Without giving too much away, the basic plot is as follows: Alex Beck, a young doctor, is vacationing with his (really) lovely wife at the same lake they’ve been visiting since they were children. While skinny dipping at night, he is assaulted and knocked unconscious. By the time he comes to, days later, his wife has already been found dead.

Fast forward eight years: Dr. Beck has put his life back together – though you kind of get the feeling there’s not much keeping him going – when two bodies are discovered at the lake. Forensic testing shows they’re eight years dead. Meanwhile, someone has begun sending him cryptic videos suggesting that his wife might not be.

It’s a terrific premise, and it’s followed through intelligently and gracefully in a way that most Hollywoodish thrillers aren’t these days, which is to say in a way that is neither stupidly obvious, nor ridiculously convoluted – the kind of thing that Wild Things was partly satirizing and partly indulging in.

It’s not exactly a noir, though it has some noirish features: dead wives, decadent rich families with mind-blowing secrets, etc. It could probably best be described as a film of the Ordinary Guy Who Gets Suddenly and Viciously Fucked by a Hostile Universe subgenre. There’s no section at Blockbuster for this, but there are actually a lot of these. They’re similar to and sometimes overlap with films of the Ordinary Guy Whose Happy Life Turns Out to be a Lie subgenre. Both of these tend to involve women.

The ne plus ultra, of course, is North by Northwest, though others would include The 39 Steps, The Game, Breakdown, Marathon Man, The Magus (the book, not the movie), The Spanish Prisoner, etc. (The Matrix also plays on this phenomenon to some extent, but is stupid and postmodern about it.) Noirs like The Big Sleep and Chinatown don’t really count, because their protagonists are private detectives and therefore are already in the game and can’t be too surprised when shit starts to go down.

Now, maybe it’s just because I’m an egotist, but I would personally be flattered as hell to be dropped into one of these scenarios. Look, you’re living an ordinary and frankly dull life – bowl of Cheerios in the morning, desk job, etc.; all of a sudden, karma or a shadowy government agency or some staggeringly attractive female basically singles you out for a thrilling new life, one in which malevolent forces that previously took no notice of your existence are now thoroughly dedicated to fucking you up. Hey, at least you matter.

Back to the film, though.
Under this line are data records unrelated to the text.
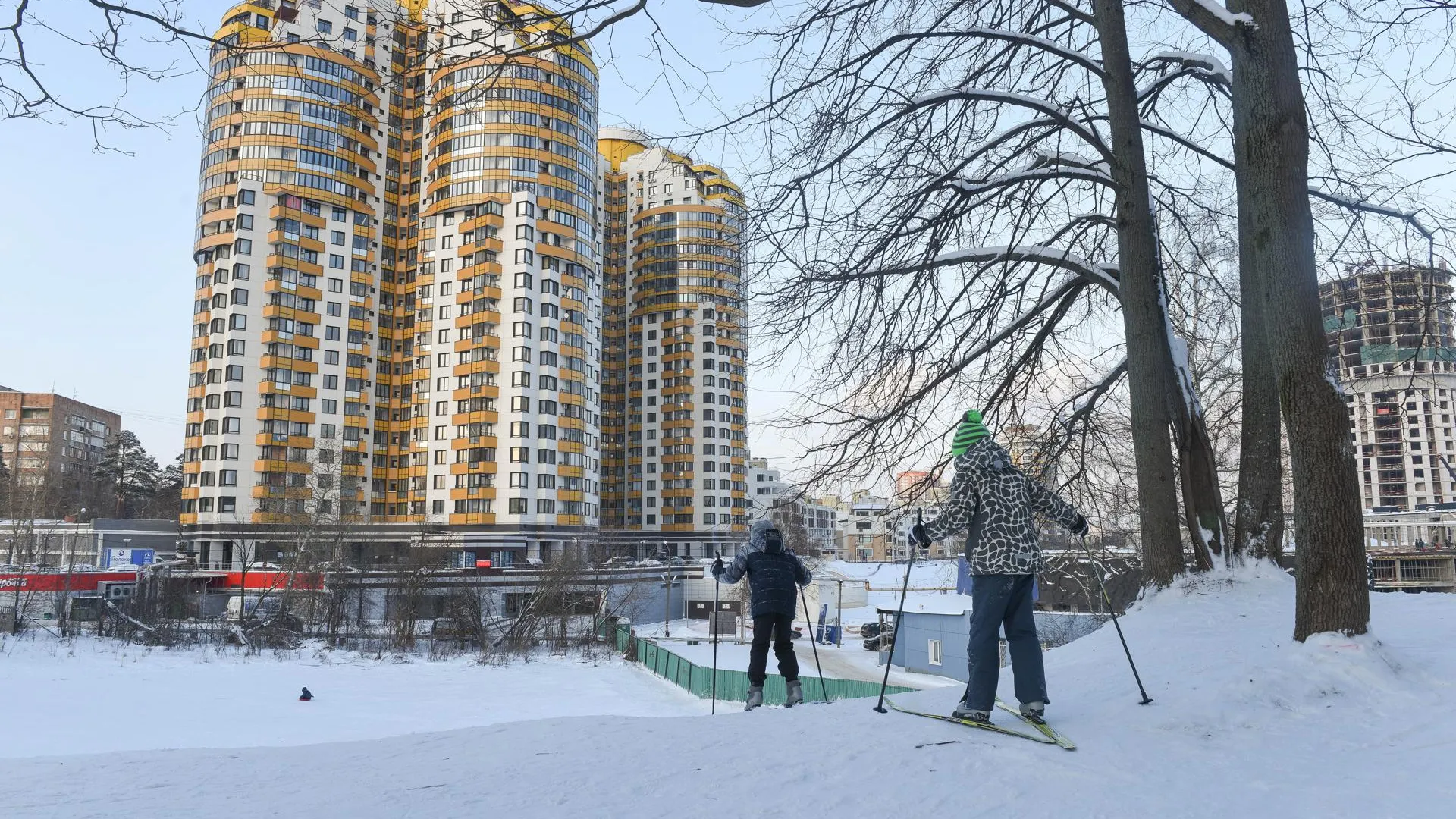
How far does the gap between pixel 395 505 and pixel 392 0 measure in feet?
204

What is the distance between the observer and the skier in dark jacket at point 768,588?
741cm

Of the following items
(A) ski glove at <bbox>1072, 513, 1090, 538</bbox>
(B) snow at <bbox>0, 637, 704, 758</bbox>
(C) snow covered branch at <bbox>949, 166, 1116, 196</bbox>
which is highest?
(C) snow covered branch at <bbox>949, 166, 1116, 196</bbox>

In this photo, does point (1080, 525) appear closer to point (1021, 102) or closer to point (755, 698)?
point (755, 698)

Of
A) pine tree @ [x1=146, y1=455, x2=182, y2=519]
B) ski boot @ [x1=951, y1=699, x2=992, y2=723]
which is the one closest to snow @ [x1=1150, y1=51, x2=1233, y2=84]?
ski boot @ [x1=951, y1=699, x2=992, y2=723]

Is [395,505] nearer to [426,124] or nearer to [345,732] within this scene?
[426,124]

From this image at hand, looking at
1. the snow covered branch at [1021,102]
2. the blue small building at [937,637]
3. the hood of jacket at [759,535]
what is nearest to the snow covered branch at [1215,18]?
the snow covered branch at [1021,102]

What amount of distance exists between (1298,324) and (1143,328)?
285 cm

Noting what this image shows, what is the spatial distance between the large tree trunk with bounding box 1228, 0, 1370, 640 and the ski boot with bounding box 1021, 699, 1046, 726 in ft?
5.99

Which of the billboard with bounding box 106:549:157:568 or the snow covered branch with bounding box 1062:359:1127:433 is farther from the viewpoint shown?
the billboard with bounding box 106:549:157:568

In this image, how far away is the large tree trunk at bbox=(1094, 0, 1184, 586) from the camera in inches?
318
Tell No One suffers from the same fundamental ailment that afflicts all films of this genre: namely, the denouement and unraveling of the plot twists can never live up to what is promised by the preceding two hours or so.

The truth is, it isn’t supposed to, as the enjoyment of this type of film is predicated upon the continued mystery. The tension the viewer feels is not just empathetic – on behalf of whatever poor sap is being jerked around by the plot mechanisms – but direct, i.e., the viewer is thrilled by the existence of this vast conspiracy and partially feels implicated in the plot itself because the viewer, like the protagonist, has no idea what the fuck is going on. (Also, unlike the protagonist, the viewer’s enjoyment is not undercut by the possibility of being tortured and/or killed).

The conspiracy – not the truth behind it—is what drives this sort of plot. Alfred Hitchcock sort of solves this problem in Vertigo by giving up the game about midway through the film, from which point on the tension results not from the mystery at the heart of the plot, but from watching him turn the screws on the characters.

But for most filmmakers, the mystery’s the thing, and the bigger the better. There’s a famous and possibly apocryphal story about the making of The Big Sleep, where director Howard Hawks realizes the script doesn’t jibe. So he calls up screenwriter William Faulkner (yes, that William Faulkner, whose slumming in Hollywood was the inspiration for the Coen brothers’ Barton Fink) to ask who killed one of the characters. Faulkner doesn’t know, so he calls up author Raymond Chandler, who wrote the novel the film was adapted from. Chandler says he has no idea.

In the end, they all pretty much conclude that it makes no difference. And, of course, they’re right.


3 Comments - add your own

Kresh — September 4, 2008 at 6:56 pm

“Now, maybe it’s just because I’m an egotist, but I would personally be flattered as hell to be dropped into one of these scenarios. Look, you’re living an ordinary and frankly dull life – bowl of Cheerios in the morning, desk job, etc.; all of a sudden, karma or a shadowy government agency or some staggeringly attractive female basically singles you out for a thrilling new life, one in which malevolent forces that previously took no notice of your existence are now thoroughly dedicated to fucking you up. Hey, at least you matter.”
Sure, but only if it’s still in a movie. In real life you’d soil your trousers and possibly develop a fatal aneuryism, if you end up being lucky to survive long enough.

As the saying goes: adventure is hardship fondly remembered. Also see: Interesting Times aren’t really as cool as they sound.

P.S. - I liked the post.

Jeff Bridges — September 4, 2008 at 11:16 pm

Now I’ve just got to see the movie. And as for you being an egotist - NAW! You?? Never.

Jeff Bridges — September 4, 2008 at 11:19 pm

Also, and more importantly, you really need to compile all of those random pieces of information you have, like that part about The Big Sleep, and put them all in a book. You’re a fountain of random yet incredibly interesting information.